1
votes

1. Consuming concurrently on the same topic and same partition

Suppose I have 100 partitions for a given topic (e.g. Purchases), I can easily consume these 100 partitions (e.g. Electronics, Clothing, and etc...) in parallel using a consumer group with 100 consumers in it.

However, that is assigning one consumer to each subset of the total data on Purchases. What if I want just want to consume one subset of data with 100 consumers concurrently? For example, for all of my consumers, they just want to know Electronics partition of the Purchases topic.

Is there way they can consume this partition concurrently?

In general I just want all my consumers to receive the same data set concurrently.

From the information I've gathered, it seems to me that consumers CANNOT consume from replicas: Consuming from a replica

Can I produce the same data to multiple topics, like Purchase-1[Electronics] and Purchase-2[Electronics] so then I can consume them concurrently? Is this a recommended approach?

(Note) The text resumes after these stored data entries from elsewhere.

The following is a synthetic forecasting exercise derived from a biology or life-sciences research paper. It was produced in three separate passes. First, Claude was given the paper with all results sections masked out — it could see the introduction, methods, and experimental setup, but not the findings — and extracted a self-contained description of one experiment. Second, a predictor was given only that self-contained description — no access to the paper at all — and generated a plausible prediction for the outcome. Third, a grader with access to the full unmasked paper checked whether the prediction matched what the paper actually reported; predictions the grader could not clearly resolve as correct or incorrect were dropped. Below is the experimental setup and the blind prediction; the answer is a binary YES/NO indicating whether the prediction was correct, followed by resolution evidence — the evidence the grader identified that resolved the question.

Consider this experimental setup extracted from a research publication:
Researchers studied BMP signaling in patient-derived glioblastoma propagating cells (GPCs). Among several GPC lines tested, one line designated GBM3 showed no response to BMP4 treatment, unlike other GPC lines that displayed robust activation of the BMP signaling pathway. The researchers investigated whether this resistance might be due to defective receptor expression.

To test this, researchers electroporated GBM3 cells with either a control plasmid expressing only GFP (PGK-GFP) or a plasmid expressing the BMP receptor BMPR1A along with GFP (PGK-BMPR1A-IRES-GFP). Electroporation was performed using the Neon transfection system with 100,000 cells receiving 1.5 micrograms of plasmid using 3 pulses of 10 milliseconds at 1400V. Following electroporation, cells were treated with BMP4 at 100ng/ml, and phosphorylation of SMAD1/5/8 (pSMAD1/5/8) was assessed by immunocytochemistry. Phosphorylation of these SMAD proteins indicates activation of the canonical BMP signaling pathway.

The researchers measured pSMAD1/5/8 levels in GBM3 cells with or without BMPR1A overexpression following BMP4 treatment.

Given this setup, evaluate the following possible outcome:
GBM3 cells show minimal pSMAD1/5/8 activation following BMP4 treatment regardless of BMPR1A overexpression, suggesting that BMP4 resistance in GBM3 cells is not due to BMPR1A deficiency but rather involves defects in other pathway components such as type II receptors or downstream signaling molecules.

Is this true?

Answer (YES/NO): NO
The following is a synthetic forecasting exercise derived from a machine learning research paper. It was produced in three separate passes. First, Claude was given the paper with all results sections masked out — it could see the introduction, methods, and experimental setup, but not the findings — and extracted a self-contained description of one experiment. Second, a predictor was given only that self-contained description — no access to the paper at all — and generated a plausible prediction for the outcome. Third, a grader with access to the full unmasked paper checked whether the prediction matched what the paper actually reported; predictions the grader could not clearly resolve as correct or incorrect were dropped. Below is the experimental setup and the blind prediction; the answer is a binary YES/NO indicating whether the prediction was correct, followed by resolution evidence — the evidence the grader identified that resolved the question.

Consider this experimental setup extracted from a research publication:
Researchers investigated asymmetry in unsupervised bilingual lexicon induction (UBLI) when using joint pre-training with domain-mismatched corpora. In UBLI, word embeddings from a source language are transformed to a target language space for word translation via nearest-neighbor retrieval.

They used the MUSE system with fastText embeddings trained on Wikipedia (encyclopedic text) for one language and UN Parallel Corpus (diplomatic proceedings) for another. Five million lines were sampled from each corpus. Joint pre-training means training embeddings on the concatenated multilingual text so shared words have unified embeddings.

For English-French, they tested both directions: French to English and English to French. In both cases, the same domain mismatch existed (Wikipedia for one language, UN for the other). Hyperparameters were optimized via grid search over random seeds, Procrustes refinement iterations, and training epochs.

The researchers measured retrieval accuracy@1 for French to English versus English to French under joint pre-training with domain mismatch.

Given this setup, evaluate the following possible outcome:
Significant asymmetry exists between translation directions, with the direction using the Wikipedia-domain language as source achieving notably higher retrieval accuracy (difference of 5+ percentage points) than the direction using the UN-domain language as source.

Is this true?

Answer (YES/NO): YES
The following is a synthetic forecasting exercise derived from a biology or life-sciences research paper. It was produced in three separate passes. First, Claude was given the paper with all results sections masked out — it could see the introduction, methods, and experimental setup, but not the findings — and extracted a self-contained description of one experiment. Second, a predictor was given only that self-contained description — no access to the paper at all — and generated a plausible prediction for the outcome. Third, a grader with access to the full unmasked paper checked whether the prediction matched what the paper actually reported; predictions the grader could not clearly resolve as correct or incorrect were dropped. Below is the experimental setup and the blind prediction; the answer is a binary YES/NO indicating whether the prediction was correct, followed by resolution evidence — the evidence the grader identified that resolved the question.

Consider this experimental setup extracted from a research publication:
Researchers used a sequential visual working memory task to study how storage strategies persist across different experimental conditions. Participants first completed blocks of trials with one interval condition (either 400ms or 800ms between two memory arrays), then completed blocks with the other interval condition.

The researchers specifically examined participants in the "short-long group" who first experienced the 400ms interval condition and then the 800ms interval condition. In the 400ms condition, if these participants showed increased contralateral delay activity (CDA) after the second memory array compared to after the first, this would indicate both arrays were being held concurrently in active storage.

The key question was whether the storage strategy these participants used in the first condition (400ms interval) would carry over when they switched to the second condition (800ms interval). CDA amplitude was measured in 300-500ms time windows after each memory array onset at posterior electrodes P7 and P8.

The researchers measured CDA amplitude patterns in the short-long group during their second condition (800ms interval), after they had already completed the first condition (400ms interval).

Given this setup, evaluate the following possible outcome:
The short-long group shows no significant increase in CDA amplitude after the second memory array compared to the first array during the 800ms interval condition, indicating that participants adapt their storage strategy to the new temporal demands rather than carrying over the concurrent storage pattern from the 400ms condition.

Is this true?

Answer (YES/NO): NO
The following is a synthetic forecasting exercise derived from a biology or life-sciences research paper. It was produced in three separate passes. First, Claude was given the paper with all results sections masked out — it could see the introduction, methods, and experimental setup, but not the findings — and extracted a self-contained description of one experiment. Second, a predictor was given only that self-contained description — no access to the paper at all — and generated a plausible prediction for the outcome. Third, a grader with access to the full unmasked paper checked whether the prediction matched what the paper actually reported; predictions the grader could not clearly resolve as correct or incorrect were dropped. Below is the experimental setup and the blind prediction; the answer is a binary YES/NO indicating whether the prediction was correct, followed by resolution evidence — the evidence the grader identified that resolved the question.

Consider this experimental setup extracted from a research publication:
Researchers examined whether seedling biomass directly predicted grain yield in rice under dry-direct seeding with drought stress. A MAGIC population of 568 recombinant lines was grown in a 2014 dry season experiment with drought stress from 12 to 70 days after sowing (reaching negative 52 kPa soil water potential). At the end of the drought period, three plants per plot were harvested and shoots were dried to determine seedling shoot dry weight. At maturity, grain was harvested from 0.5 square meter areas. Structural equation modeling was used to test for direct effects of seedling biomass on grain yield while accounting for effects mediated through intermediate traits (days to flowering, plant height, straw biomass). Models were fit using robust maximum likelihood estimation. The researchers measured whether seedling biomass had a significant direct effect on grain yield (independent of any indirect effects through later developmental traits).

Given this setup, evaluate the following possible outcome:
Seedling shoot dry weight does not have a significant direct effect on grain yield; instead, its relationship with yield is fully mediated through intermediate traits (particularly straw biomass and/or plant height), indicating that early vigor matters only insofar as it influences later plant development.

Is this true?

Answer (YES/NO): YES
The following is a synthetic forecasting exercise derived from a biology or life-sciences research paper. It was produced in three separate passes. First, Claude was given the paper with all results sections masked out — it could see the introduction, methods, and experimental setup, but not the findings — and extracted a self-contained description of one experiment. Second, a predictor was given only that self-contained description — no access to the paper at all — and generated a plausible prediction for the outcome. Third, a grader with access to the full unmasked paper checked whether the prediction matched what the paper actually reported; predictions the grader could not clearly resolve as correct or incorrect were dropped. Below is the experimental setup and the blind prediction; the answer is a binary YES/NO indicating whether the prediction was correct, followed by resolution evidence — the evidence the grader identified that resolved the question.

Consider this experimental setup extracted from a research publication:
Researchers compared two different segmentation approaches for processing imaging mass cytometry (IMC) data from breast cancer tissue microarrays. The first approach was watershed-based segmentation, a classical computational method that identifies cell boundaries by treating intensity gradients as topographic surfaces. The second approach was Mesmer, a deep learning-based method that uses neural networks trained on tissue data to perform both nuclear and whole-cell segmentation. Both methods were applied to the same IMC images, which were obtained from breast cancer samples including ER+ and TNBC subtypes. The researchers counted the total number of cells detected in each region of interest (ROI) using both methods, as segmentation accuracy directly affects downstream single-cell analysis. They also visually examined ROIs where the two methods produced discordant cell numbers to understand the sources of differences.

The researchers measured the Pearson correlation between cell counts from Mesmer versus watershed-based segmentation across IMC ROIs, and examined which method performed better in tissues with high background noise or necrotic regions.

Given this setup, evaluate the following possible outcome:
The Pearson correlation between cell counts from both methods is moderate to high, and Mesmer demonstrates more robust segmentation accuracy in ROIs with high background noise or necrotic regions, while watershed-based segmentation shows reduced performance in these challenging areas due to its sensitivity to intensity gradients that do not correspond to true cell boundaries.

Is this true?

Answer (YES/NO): YES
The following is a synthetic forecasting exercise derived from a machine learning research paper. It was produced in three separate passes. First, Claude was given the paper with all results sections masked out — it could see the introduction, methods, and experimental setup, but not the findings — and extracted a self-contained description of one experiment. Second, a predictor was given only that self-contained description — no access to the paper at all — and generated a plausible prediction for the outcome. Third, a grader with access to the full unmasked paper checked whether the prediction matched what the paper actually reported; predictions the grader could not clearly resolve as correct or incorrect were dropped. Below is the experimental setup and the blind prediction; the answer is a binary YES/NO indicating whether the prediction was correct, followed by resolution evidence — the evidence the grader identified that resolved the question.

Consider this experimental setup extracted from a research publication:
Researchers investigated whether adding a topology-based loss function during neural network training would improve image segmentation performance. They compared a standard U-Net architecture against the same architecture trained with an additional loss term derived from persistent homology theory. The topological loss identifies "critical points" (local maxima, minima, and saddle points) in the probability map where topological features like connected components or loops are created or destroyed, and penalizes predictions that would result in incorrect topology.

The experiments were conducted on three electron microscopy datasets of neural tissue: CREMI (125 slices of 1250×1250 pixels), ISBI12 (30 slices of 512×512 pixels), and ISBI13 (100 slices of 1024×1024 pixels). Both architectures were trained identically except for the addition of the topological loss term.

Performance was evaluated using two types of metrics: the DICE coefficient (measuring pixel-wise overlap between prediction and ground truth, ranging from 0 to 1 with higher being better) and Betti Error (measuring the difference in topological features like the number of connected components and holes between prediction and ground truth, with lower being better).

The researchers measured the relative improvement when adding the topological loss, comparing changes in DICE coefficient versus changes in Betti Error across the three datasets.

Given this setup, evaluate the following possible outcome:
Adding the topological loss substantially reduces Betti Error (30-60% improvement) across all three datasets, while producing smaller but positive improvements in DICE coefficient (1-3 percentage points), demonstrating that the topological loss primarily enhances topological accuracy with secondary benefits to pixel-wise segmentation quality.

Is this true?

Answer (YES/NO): NO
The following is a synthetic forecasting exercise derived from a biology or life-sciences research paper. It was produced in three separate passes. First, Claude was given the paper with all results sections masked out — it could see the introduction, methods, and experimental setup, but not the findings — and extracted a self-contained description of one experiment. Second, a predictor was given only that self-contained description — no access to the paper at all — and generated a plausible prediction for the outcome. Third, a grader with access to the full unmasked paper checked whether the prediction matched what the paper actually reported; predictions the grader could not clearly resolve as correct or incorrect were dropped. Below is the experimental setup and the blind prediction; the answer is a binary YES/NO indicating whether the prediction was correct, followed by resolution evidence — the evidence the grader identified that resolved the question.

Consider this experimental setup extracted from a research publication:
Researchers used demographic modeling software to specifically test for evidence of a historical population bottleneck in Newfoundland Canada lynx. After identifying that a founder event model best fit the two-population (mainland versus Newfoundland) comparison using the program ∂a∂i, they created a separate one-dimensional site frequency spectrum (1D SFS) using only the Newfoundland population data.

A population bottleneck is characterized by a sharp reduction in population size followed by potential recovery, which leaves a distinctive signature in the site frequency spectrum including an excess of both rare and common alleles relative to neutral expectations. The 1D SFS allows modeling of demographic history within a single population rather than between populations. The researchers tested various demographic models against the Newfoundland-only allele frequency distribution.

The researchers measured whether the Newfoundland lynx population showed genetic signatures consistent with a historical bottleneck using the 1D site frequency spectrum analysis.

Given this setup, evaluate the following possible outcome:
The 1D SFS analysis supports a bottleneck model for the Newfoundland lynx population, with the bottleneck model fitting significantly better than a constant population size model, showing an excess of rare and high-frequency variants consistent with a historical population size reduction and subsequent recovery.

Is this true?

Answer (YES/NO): YES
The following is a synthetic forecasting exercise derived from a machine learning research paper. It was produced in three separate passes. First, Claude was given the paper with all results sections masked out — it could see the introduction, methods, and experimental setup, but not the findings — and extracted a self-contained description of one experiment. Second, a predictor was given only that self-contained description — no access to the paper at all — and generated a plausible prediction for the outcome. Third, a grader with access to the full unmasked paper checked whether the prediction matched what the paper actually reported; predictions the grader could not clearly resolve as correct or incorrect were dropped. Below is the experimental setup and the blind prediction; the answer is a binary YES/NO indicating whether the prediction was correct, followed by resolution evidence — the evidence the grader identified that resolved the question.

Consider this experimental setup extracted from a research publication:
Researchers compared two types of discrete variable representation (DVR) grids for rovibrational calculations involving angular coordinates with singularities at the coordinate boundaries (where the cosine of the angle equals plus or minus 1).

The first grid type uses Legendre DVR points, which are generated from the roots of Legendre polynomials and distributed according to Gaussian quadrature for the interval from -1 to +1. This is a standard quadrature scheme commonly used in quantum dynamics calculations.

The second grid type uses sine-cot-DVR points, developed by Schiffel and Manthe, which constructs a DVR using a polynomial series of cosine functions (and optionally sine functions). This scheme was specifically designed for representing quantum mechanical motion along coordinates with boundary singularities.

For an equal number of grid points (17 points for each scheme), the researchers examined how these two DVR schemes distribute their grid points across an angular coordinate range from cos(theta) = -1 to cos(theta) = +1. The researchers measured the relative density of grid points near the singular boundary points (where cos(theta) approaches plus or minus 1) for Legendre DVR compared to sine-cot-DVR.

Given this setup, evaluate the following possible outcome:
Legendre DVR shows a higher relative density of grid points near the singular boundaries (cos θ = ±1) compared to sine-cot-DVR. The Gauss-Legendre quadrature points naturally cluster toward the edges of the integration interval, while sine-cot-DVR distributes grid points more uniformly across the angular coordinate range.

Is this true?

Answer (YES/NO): NO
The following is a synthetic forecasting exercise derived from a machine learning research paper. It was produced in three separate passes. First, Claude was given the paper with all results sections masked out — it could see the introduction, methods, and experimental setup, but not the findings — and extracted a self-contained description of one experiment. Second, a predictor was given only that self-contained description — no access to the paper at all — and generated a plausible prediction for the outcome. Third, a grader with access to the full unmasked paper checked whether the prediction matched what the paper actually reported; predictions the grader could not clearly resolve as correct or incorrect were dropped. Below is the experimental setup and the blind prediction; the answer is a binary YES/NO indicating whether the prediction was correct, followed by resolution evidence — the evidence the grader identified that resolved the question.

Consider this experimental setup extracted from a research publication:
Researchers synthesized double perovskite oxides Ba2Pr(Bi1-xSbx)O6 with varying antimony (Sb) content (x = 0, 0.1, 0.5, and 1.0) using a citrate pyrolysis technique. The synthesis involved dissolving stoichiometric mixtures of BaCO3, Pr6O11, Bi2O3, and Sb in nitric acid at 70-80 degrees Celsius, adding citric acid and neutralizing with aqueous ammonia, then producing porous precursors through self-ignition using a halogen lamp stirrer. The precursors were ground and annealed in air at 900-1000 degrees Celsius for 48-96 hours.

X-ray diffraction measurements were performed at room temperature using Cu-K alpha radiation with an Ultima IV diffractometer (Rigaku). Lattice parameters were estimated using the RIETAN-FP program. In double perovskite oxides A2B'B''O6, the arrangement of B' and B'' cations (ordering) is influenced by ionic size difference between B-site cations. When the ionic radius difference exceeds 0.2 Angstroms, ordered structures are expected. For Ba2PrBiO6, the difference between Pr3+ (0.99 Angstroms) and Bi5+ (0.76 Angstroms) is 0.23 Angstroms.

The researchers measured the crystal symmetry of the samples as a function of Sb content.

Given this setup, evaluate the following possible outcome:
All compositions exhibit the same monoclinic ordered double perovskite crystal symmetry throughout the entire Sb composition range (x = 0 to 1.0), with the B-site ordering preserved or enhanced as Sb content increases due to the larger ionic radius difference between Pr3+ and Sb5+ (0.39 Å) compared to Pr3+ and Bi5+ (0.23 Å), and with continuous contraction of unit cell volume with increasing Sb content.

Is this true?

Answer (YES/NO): NO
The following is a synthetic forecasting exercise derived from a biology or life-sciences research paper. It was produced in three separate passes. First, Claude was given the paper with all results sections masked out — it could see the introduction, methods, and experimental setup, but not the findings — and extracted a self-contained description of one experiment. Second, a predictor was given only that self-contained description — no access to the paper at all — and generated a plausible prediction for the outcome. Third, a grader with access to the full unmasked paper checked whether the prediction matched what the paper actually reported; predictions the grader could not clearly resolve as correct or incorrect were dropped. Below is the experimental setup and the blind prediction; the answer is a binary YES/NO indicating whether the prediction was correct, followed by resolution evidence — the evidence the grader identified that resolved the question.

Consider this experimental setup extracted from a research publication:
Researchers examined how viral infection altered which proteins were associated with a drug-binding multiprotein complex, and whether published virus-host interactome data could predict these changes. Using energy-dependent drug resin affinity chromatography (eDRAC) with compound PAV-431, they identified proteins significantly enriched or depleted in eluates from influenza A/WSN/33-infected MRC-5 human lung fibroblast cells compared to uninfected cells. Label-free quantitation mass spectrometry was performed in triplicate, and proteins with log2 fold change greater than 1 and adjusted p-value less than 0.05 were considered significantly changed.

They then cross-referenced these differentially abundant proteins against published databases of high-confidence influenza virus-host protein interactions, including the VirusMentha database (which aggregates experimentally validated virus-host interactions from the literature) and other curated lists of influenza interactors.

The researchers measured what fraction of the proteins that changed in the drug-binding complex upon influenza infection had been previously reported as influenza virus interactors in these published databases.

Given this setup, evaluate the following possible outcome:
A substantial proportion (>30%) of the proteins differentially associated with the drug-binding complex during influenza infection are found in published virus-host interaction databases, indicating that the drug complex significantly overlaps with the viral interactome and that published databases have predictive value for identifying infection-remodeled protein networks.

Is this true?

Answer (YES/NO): YES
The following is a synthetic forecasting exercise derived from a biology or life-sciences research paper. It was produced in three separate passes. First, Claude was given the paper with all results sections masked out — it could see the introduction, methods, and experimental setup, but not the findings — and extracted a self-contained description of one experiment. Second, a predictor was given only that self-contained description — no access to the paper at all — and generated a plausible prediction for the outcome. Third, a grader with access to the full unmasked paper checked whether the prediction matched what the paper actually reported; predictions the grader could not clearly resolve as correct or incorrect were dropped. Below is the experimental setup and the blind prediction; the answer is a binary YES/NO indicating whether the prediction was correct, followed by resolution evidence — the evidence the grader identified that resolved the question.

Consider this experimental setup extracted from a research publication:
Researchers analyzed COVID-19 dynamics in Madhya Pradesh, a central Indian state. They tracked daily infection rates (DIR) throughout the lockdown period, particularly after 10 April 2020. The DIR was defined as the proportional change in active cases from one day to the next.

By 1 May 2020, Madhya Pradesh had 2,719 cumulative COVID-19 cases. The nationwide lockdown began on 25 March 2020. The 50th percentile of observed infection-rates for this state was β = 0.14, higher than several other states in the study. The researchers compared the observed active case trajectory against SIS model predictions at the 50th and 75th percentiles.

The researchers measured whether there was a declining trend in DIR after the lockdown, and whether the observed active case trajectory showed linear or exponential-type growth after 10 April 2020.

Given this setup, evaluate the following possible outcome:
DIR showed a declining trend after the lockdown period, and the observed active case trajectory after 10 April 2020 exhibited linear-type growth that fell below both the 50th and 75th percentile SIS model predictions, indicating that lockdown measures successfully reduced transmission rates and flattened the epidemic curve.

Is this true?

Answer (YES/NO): NO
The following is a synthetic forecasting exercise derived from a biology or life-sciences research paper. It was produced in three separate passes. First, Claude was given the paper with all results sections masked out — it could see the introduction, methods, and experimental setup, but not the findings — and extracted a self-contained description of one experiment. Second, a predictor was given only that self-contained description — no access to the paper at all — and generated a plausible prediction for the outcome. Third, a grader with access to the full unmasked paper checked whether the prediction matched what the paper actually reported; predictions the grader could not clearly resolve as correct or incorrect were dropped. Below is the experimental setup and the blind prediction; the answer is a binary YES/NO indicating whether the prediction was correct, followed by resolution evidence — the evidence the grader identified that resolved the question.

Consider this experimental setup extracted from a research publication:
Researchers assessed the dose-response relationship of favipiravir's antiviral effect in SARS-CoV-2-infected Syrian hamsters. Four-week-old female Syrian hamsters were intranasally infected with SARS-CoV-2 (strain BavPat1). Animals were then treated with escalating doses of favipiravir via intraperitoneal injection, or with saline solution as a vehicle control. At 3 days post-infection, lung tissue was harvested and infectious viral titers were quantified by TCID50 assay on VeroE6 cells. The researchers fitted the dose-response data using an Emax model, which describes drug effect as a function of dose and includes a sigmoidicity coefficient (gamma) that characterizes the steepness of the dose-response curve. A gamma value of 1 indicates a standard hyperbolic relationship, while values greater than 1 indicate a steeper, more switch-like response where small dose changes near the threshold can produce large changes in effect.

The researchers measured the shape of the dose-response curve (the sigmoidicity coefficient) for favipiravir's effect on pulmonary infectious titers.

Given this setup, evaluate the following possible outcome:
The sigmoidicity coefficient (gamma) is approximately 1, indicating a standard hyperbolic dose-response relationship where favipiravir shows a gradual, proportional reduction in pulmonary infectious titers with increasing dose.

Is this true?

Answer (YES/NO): NO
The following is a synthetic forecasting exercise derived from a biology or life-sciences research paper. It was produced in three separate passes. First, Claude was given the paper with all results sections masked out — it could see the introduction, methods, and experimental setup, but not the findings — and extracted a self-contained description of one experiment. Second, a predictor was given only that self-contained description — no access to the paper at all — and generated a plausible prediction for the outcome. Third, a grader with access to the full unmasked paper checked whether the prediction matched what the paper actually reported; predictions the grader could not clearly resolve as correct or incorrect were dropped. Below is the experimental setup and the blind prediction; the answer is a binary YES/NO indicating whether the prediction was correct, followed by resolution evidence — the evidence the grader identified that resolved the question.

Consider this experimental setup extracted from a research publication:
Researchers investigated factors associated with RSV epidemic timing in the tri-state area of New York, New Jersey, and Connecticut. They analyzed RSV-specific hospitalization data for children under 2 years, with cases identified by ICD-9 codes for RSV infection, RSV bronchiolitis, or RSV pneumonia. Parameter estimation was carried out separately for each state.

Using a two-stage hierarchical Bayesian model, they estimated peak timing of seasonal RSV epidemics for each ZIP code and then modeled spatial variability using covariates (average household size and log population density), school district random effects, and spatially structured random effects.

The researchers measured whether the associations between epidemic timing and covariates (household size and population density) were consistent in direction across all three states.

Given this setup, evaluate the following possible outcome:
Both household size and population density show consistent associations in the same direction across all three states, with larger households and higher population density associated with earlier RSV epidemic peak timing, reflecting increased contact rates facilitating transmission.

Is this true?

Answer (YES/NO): YES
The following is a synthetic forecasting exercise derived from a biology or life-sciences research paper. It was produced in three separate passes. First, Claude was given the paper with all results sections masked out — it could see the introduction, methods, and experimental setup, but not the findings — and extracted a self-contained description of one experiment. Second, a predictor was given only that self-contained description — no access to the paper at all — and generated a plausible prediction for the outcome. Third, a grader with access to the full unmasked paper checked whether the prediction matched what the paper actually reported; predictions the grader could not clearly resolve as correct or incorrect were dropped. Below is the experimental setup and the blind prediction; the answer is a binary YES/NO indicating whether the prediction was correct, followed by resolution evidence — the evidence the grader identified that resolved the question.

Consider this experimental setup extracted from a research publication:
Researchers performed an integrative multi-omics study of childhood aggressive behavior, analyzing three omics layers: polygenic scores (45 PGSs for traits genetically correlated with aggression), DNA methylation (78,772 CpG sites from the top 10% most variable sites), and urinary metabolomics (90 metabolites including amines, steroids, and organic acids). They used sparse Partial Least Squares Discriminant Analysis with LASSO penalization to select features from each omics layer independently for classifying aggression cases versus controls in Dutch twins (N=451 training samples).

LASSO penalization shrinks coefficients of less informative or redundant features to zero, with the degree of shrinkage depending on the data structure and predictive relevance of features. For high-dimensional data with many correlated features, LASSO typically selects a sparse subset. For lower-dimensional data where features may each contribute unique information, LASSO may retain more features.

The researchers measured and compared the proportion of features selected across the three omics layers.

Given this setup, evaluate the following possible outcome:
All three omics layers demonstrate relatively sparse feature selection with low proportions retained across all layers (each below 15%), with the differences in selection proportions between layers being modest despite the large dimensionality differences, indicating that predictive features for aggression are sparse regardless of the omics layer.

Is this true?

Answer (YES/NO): NO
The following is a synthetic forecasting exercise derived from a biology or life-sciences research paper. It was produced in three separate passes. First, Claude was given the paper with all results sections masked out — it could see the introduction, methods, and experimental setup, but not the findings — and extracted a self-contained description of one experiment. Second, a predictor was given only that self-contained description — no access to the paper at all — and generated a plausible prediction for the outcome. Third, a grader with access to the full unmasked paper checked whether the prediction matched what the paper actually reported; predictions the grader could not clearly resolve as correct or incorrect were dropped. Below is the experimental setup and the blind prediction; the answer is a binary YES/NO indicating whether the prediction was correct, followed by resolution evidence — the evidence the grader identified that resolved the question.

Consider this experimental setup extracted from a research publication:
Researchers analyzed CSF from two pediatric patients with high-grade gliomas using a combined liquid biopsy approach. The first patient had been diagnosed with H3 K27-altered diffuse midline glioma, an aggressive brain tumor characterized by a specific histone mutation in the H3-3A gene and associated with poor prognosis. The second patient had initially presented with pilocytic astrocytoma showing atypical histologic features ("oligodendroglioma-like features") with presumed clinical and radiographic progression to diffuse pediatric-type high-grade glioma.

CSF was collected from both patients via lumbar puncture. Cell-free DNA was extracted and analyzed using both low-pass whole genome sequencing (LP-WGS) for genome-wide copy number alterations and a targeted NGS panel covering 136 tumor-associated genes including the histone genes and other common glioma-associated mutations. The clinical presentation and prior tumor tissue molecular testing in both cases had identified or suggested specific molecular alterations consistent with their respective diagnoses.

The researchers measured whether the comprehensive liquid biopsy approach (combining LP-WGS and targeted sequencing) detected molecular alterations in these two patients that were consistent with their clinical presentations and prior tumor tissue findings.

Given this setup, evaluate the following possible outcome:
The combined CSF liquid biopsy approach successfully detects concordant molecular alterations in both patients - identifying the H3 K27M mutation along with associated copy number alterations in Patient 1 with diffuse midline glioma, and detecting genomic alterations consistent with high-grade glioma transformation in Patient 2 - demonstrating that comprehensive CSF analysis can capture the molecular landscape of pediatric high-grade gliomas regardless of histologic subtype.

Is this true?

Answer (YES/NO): NO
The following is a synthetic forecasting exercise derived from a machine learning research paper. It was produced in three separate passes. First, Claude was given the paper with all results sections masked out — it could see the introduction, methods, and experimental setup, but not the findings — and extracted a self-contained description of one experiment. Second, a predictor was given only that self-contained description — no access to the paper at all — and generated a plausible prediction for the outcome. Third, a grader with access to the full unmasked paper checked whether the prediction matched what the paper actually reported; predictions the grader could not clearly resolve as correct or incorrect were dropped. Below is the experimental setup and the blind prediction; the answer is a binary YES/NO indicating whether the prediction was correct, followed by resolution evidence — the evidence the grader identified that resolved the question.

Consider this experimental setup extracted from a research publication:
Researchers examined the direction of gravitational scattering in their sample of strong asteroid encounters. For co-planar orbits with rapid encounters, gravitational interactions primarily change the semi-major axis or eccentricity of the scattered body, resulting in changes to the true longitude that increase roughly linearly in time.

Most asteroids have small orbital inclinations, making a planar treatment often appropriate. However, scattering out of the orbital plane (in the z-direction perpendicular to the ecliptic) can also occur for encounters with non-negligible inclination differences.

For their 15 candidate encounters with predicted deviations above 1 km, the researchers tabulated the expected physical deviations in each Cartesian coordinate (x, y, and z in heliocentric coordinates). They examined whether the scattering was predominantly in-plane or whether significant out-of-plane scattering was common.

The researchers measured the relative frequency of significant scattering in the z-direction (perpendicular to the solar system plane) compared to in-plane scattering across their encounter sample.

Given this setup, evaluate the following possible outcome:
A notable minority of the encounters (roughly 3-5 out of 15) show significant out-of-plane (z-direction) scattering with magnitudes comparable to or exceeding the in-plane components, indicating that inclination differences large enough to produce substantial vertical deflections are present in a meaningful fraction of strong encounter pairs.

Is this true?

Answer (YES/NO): YES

2. Producing concurrently on the same topic and same partition

When multiple producers are producing to the same topic and same partition, since we can only write to the partition leader and replicas are only there for fault-tolerance, does this mean there isn't any concurrency? (i.e. each commit must wait in line.)

1

1 Answers

2
votes
  1. If those 100 consumers belong to different consumer groups, they can consume from the same topic and partition simultaneously. In that case, you need to make sure each consumer is able to handle the load from the 100 partitions.
  2. Producers can produce to the same topic partition at the same time, but the actual order of messages written to the partition is determined by the partition leader.